O fechamento das escolas durante a pandemia escancarou a desigualdade na educação. Enquanto alunos de escolas particulares continuaram a assistir a aulas de forma remota, a dificuldade de acesso à internet deixou estudantes de escolas públicas sem conseguir acompanhar o conteúdo oferecido a distância.
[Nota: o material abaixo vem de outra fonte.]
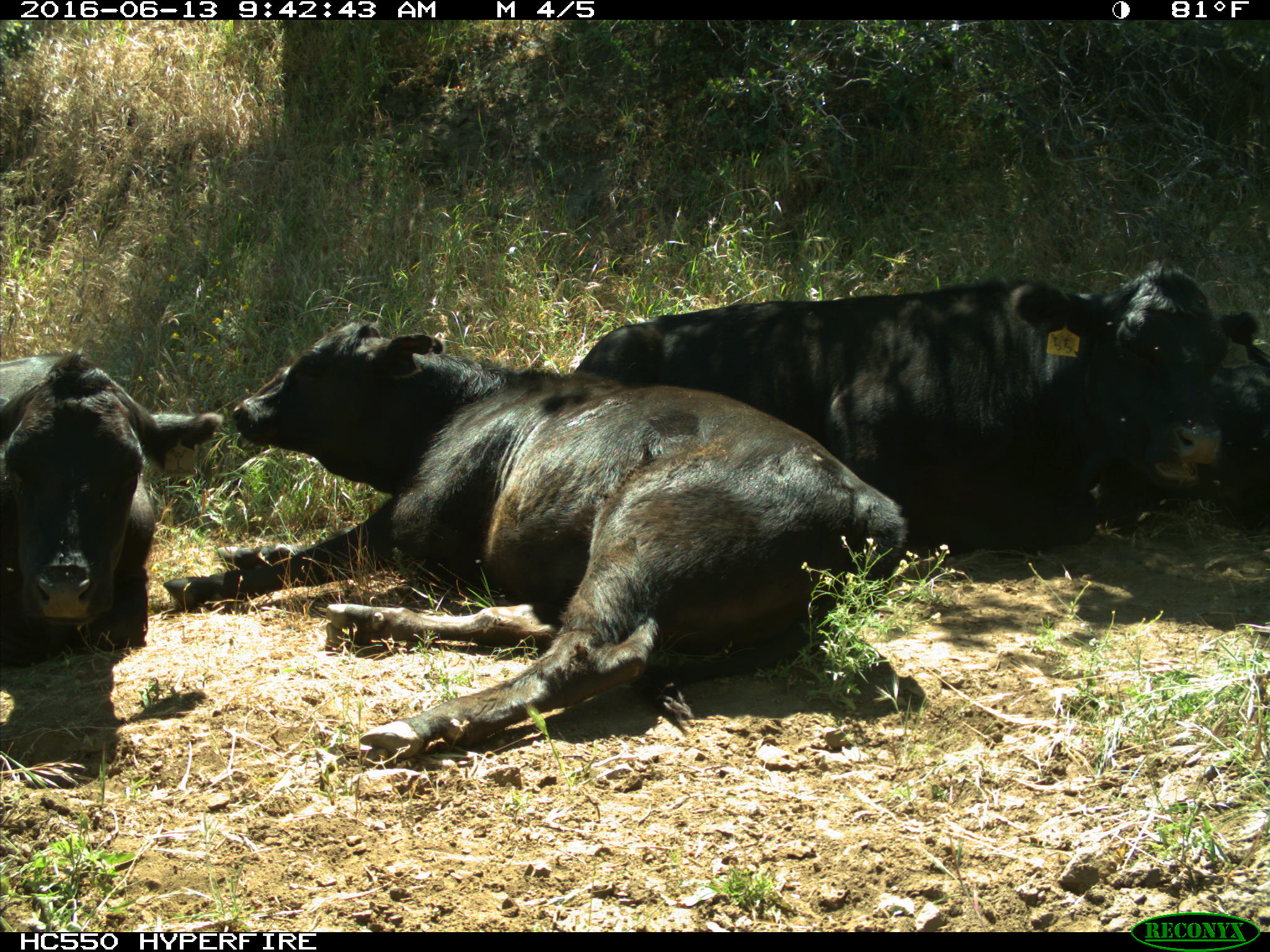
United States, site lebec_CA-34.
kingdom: Animalia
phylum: Chordata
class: Mammalia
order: Artiodactyla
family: Bovidae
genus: Bos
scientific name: Bos taurus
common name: domestic cow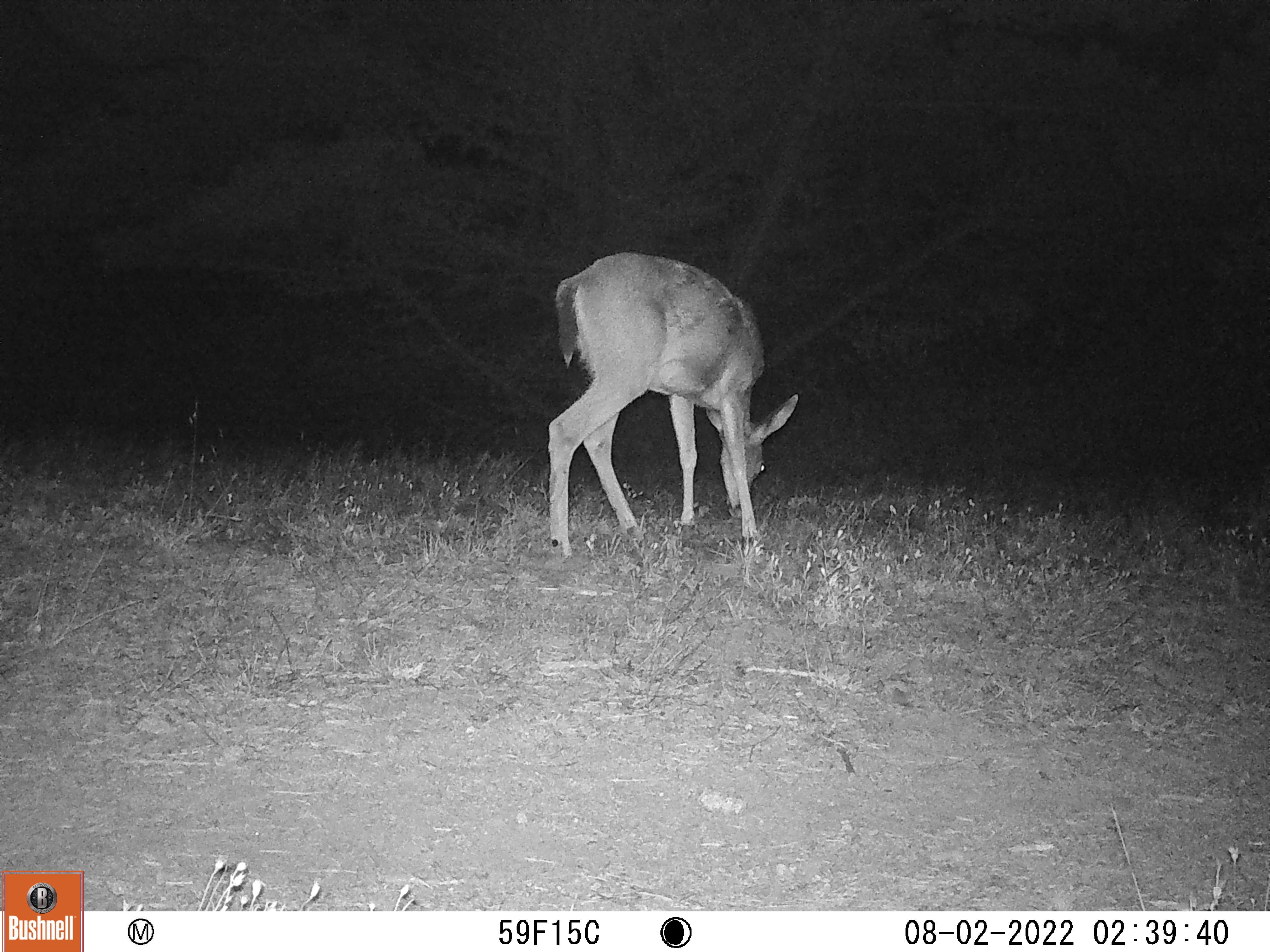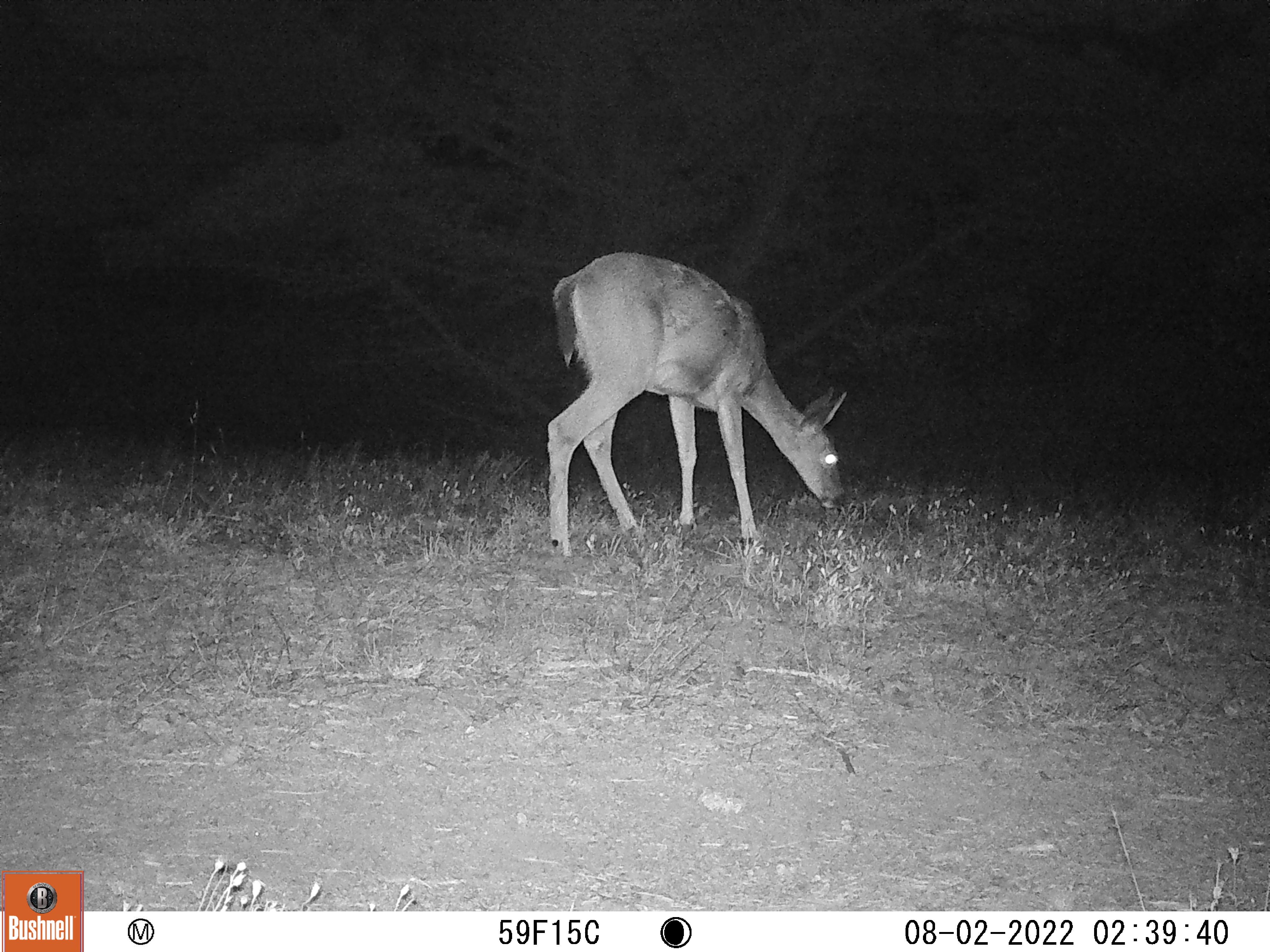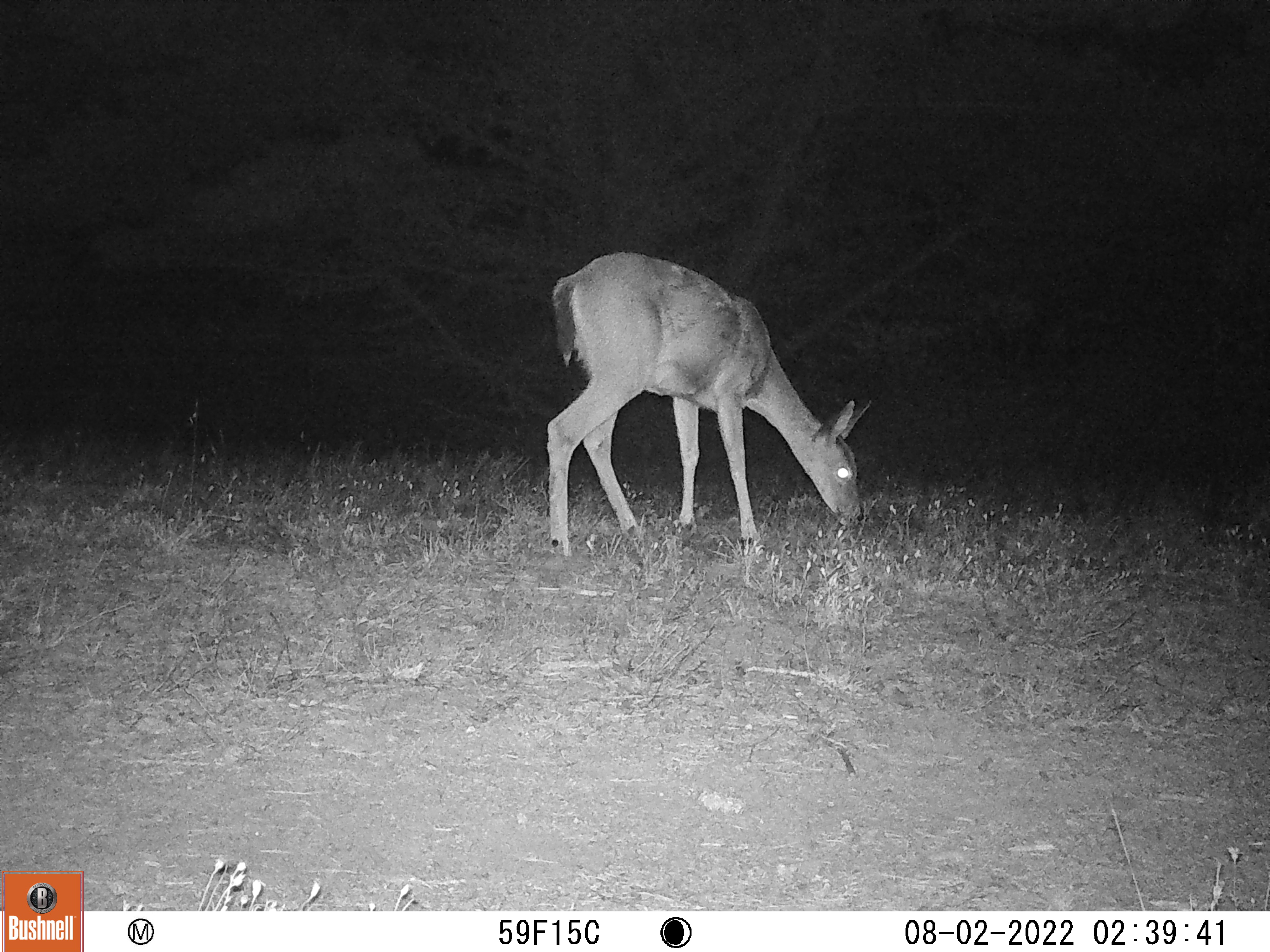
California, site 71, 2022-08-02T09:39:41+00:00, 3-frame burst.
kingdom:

Para reverter o abismo digital, o senador Jader Barbalho (MDB-PA) apresentou em julho o Projeto de Lei (PL) 2.600/2021, proposta que pretende garantir o uso de recursos do Fundo de Universalização dos Serviços de Telecomunicações (Fust) para promover a conectividade das famílias que estão inscritas em programas sociais como o Bolsa Família. 

Pelo texto, os recursos do Fust poderão ser utilizados na construção, ampliação ou manutenção de infraestrutura necessária para garantir o acesso a populações mais pobres. Jader aponta a relação entre pobreza e falta de conectividade.
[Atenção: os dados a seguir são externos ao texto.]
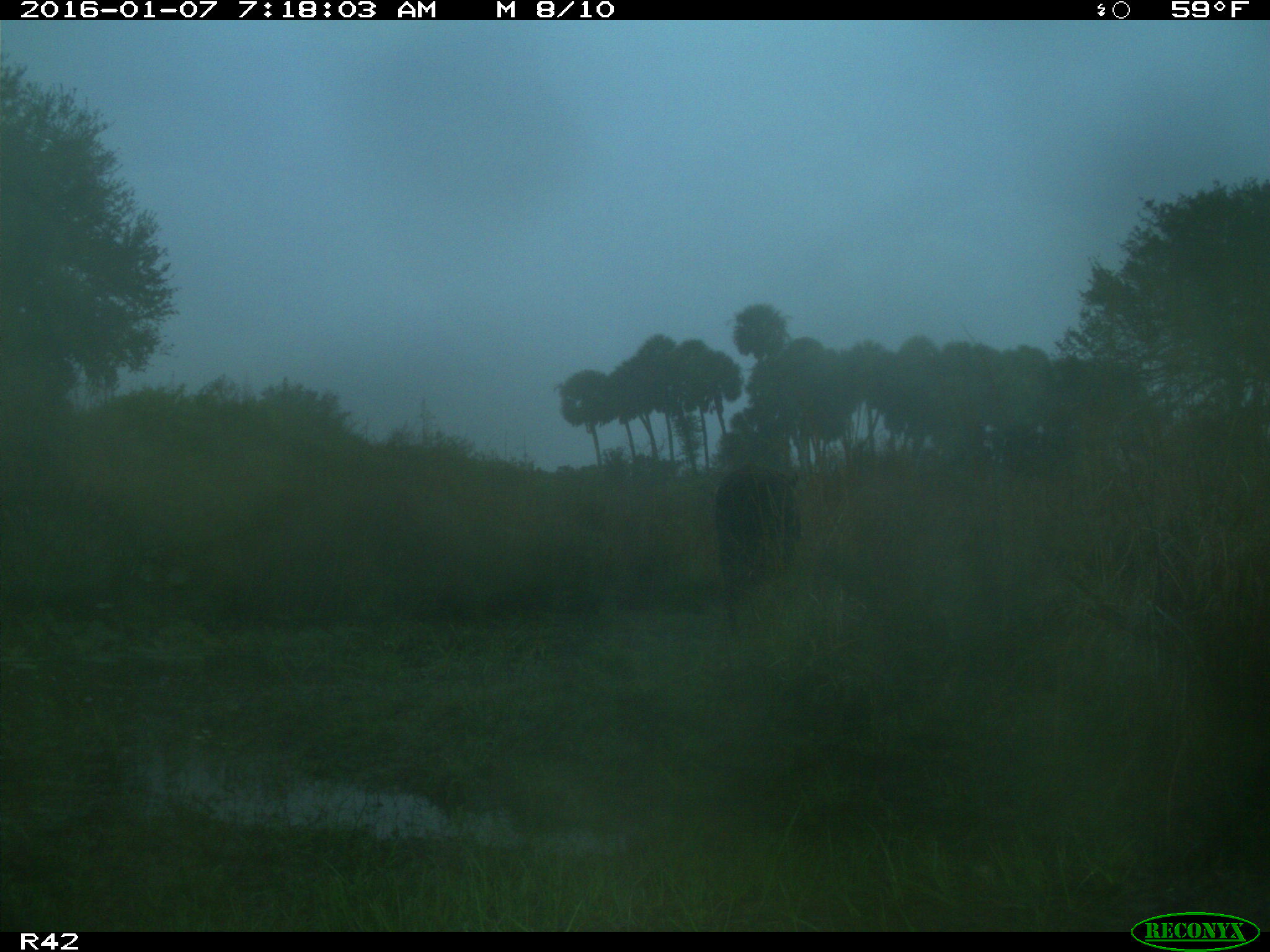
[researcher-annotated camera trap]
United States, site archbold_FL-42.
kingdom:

“Atualmente, o acesso digital deve ser considerado um direito fundamental do cidadão, em virtude do mundo globalizado em que vivemos. Temos trabalhado com afinco para erradicar a fome e a pobreza pela renda, mas chegou a hora de focarmos mais na erradicação da pobreza digital, com a utilização dos recursos do Fust para promover a conectividade das famílias beneficiárias de programas sociais”, defendeu o senador na justificativa do projeto.

Levantamentos e pesquisas reforçam a visão do senador. Dados divulgados pelo Instituto Brasileiro de Geografia e Estatística (IBGE) em março mostram que no final de 2019, 4,3 milhões de estudantes brasileiros não tinham acesso à internet. Desses, 4,1 milhões estudavam na rede pública de ensino. Já o Instituto de Mobilidade e Desenvolvimento Social (IMDS) aponta que só 29,6% dos filhos de pais que não tiveram qualquer instrução têm acesso à banda larga. Nos lares onde os pais têm curso superior, essa parcela sobe para 89,4%.

Fust

Criado pela  Lei 9.998, de 2000, o Fust obriga todas as empresas do setor a destinar 1% da receita operacional bruta à expansão do serviço especialmente, nas regiões consideradas não lucrativas. Passadas duas décadas, o fundo arrecadou mais de R$ 22,6 bilhões, de acordo com a Agência Nacional de Telecomunicações (Anatel). Mas apenas uma parcela irrisória do dinheiro foi aplicada para atenuar o abismo digital que isola parte da população.